▸ Your objective: Where an image appears in the data, omit it and reproduce the rest exactly.

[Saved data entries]
• • • • • • •

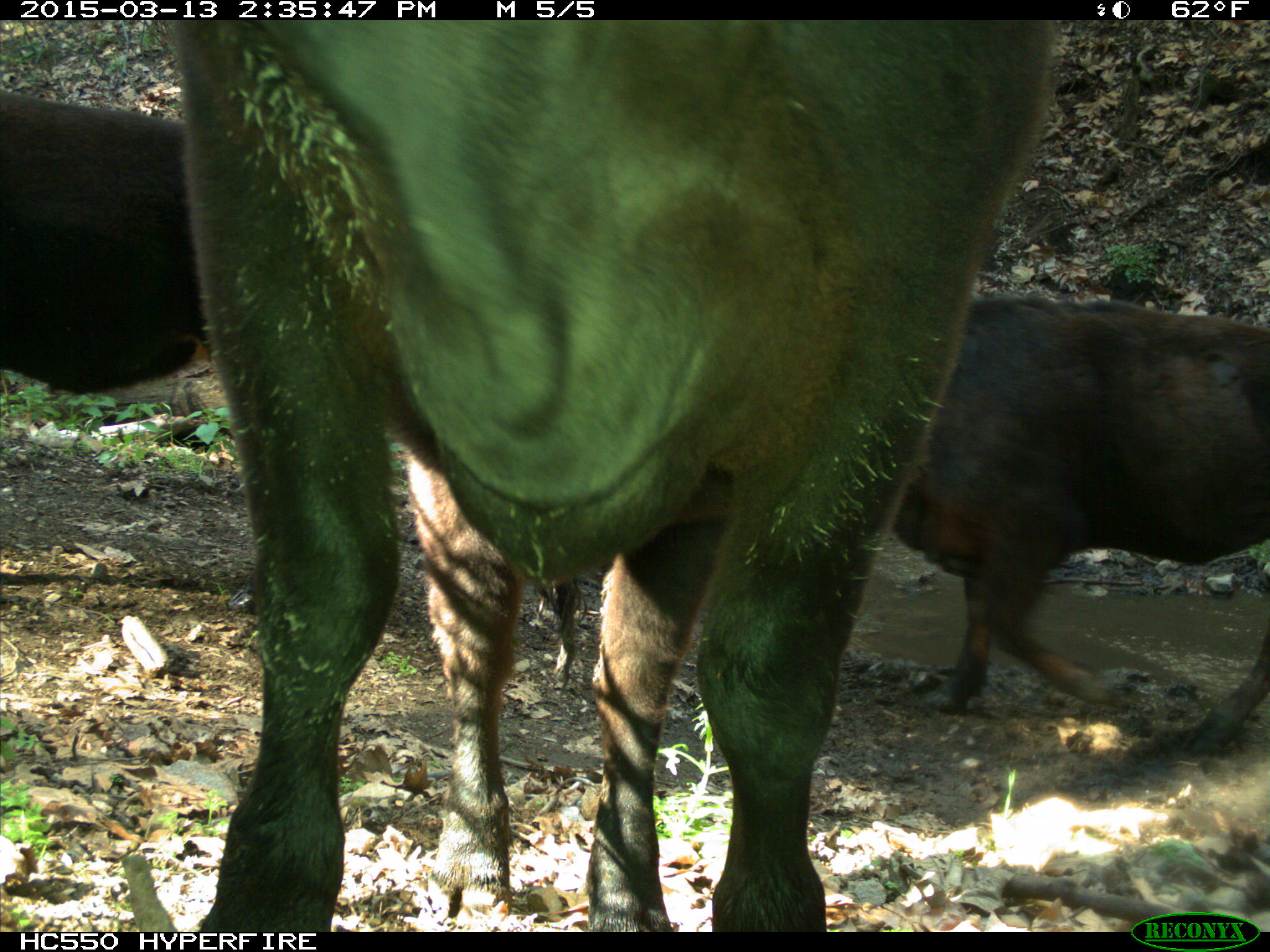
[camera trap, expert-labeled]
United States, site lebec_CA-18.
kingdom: Animalia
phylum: Chordata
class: Mammalia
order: Artiodactyla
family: Bovidae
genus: Bos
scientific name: Bos taurus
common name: domestic cow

• • • • • • •

▸ Problem solution:
[camera trap, expert-labeled]
United States, site lebec_CA-18.
kingdom: Animalia
phylum: Chordata
class: Mammalia
order: Artiodactyla
family: Bovidae
genus: Bos
scientific name: Bos taurus
common name: domestic cow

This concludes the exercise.